Using Loc and isin()
In this section, you’ll select rows from the dataframe with values in a list.
- Use the
loc
attribute and the isin() method - Pass the list of values to the
isin()
method - Rows with these list of values will be selected
Code
The below code demonstrates how to select rows from the dataframe where the No_Of_Units have the value of 5
or 10
.
df.loc[df['No_Of_Units'].isin([5,10])]
Dataframe Will Look Like
product_name | Unit_Price | No_Of_Units | Available_Quantity | Available_Since_Date | |
---|---|---|---|---|---|
0 | Keyboard | 500.000 | 5 | 5 | 11/5/2021 |
1 | Mouse | 200.000 | 5 | 6 | 4/23/2021 |
2 | Monitor | 5000.235 | 10 | 10 | 08/21/2021 |
This is how you can select rows with a list of values.
Select Rows where column Value Starts with
In this section, you’ll learn how to select rows where a column value starts with a specific String
.
- Use the column name and str.startswith() method to evaluate the value if it starts with a specific string.
- Pass the value for
na=False
. This is to ignore the rows that don’t start with the specific String.
The startswith()
comparison is a case sensitive comparison.
Code
The code below demonstrates how to select rows with the product_name starting with M
.
df[df.product_name.str.startswith('M', na=False)]
Dataframe Will Look Like
product_name | Unit_Price | No_Of_Units | Available_Quantity | Available_Since_Date | |
---|---|---|---|---|---|
1 | Mouse | 200.000 | 5 | 6 | 4/23/2021 |
2 | Monitor | 5000.235 | 10 | 10 | 08/21/2021 |
This is how you can select rows that start with a specific value.
Select Rows Containing String
In this section, you’ll learn how to select rows that contain a specific string.
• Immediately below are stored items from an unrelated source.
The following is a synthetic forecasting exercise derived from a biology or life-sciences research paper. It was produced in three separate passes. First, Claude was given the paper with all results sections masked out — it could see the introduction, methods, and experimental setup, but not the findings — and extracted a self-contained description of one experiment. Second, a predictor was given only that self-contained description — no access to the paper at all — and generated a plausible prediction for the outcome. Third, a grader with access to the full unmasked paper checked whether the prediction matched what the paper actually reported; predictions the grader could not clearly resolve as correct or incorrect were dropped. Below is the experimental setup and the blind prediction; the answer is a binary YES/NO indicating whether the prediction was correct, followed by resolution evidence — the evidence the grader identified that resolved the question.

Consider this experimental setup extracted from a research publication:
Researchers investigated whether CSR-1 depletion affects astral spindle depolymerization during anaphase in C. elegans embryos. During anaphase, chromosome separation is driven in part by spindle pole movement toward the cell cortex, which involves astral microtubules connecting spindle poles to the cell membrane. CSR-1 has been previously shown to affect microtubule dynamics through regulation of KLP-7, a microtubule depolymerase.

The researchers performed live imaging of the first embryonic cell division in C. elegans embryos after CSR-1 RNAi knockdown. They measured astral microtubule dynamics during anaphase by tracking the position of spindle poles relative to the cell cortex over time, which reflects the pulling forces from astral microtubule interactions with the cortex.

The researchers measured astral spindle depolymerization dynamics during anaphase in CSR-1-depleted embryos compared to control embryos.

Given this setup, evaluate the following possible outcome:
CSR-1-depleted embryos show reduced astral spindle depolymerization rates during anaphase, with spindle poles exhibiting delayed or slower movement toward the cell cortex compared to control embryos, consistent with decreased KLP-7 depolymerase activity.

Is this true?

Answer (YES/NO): NO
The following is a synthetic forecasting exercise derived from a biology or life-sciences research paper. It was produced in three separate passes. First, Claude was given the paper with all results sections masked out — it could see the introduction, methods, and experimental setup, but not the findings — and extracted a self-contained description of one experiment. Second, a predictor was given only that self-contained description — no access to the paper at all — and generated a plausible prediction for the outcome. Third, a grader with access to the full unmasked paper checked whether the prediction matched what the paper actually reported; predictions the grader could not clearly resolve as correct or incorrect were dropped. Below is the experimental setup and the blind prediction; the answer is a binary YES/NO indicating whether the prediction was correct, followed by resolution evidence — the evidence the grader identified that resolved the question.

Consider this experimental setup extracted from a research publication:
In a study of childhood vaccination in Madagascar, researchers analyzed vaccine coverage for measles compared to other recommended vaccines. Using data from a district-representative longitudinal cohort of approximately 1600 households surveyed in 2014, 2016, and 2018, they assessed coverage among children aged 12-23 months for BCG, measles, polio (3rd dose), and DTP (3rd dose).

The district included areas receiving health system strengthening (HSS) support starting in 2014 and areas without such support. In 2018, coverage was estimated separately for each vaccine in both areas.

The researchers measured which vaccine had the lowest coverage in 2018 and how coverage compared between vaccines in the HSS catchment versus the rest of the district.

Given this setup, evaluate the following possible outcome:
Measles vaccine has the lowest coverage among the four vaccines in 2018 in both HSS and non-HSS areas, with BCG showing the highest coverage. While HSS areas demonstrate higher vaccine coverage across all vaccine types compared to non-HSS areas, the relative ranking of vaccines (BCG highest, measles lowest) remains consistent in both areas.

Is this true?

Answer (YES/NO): YES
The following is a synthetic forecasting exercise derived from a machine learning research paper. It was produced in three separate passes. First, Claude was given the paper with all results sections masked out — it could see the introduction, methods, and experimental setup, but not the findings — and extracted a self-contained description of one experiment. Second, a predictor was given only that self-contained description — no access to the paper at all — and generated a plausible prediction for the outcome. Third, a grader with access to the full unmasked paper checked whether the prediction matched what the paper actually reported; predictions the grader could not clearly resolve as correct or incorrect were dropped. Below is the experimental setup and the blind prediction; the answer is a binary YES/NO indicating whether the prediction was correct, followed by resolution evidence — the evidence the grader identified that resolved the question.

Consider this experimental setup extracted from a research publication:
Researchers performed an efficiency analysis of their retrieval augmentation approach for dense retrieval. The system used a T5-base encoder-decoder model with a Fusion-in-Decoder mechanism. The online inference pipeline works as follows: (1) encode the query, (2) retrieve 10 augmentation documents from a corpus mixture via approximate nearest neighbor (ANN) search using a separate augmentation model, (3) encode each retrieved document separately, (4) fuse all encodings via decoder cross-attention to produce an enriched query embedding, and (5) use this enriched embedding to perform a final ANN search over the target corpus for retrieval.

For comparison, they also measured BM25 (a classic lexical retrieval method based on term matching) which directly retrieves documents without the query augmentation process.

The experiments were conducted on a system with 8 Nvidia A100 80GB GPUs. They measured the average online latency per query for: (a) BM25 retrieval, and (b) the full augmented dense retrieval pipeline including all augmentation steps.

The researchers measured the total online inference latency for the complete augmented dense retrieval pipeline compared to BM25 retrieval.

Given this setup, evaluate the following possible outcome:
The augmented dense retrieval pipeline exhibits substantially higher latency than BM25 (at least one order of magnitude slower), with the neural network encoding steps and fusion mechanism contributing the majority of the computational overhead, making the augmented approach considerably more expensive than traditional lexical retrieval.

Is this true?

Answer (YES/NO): NO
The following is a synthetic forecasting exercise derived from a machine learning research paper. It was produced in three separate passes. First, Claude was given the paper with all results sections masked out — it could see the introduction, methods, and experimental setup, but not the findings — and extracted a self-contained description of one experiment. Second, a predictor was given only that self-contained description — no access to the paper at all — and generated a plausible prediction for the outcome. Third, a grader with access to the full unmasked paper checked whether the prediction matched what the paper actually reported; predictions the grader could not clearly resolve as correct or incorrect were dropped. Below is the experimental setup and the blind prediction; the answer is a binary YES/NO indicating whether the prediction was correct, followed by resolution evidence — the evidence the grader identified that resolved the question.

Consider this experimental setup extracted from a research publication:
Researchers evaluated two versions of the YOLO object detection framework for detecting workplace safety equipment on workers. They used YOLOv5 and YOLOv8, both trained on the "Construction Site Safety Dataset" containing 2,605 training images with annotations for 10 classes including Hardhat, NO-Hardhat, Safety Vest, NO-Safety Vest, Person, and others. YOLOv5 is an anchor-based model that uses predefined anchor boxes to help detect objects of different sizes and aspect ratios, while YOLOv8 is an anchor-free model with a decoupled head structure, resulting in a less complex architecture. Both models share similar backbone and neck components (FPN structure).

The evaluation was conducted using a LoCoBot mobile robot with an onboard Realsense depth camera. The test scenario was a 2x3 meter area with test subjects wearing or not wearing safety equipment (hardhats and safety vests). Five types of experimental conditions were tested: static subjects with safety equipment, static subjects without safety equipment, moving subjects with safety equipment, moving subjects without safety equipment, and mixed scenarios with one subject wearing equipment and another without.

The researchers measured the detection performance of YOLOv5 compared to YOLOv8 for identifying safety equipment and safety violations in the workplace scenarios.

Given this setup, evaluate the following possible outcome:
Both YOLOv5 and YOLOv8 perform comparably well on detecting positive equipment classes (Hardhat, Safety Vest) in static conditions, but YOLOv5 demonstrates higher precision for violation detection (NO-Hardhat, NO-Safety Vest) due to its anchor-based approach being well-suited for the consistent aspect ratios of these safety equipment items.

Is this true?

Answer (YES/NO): NO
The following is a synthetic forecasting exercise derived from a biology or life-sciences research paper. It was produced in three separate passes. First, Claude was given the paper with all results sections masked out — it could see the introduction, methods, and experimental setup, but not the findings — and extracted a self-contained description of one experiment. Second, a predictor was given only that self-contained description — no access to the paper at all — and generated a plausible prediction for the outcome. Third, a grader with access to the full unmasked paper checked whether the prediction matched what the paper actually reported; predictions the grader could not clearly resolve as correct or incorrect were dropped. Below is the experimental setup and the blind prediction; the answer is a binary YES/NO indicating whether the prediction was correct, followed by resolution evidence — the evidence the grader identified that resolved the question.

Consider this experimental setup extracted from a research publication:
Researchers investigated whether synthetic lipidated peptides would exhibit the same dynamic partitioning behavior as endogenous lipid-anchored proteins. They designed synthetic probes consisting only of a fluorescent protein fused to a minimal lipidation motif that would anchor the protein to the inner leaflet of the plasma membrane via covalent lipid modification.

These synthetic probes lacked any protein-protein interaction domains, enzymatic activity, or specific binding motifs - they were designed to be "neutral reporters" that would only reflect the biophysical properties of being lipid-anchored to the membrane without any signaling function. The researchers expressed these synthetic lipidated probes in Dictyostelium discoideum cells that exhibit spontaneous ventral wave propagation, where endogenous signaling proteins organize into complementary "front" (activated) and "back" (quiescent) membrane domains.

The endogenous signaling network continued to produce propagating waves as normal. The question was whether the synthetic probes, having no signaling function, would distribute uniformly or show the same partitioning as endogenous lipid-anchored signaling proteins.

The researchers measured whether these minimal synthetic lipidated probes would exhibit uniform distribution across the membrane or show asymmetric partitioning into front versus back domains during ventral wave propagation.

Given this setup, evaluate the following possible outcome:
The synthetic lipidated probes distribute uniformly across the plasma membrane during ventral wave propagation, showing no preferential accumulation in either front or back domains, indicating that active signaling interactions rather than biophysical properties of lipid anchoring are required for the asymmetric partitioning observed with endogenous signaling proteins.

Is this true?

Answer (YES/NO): NO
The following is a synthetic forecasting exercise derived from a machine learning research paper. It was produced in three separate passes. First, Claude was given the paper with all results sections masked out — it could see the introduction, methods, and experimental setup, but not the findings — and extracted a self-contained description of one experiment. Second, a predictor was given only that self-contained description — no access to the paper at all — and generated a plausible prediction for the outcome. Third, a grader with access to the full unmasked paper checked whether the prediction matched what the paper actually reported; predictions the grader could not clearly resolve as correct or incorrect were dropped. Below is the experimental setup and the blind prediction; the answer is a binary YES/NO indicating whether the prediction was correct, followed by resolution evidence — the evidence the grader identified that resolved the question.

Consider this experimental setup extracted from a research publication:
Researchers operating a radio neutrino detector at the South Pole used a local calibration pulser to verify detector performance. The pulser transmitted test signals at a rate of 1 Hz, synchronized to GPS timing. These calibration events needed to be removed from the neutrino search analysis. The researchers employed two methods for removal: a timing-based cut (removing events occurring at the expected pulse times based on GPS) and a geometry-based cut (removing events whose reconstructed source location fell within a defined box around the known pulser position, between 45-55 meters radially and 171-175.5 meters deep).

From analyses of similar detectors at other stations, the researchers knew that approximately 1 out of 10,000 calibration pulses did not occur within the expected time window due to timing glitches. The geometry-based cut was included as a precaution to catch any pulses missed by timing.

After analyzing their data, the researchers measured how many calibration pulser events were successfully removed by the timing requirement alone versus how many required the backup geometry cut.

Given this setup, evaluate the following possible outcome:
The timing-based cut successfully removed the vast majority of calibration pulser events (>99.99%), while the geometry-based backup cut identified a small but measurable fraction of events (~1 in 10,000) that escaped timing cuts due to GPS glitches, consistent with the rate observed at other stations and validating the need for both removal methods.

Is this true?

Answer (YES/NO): NO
- Use the column name and str.contains() method to evaluate the value if it contains a specific string.
- Pass the value
na=False
. This is to ignore the rows that don’t contain a specific string.
The contains()
comparison is a case sensitive comparison.
Code
The code below demonstrates how to select rows with the product_name containing U
.
df[df.product_name.str.contains('U', na=False)]
Dataframe Will Look Like
product_name | Unit_Price | No_Of_Units | Available_Quantity | Available_Since_Date | |
---|---|---|---|---|---|
3 | CPU | 10000.55 | 20 | Not Available | 09/18/2021 |
4 | CPU | 10000.55 | 20 | Not Available | 09/18/2021 |
This is how you can select rows that contain a specific string from the pandas dataframe.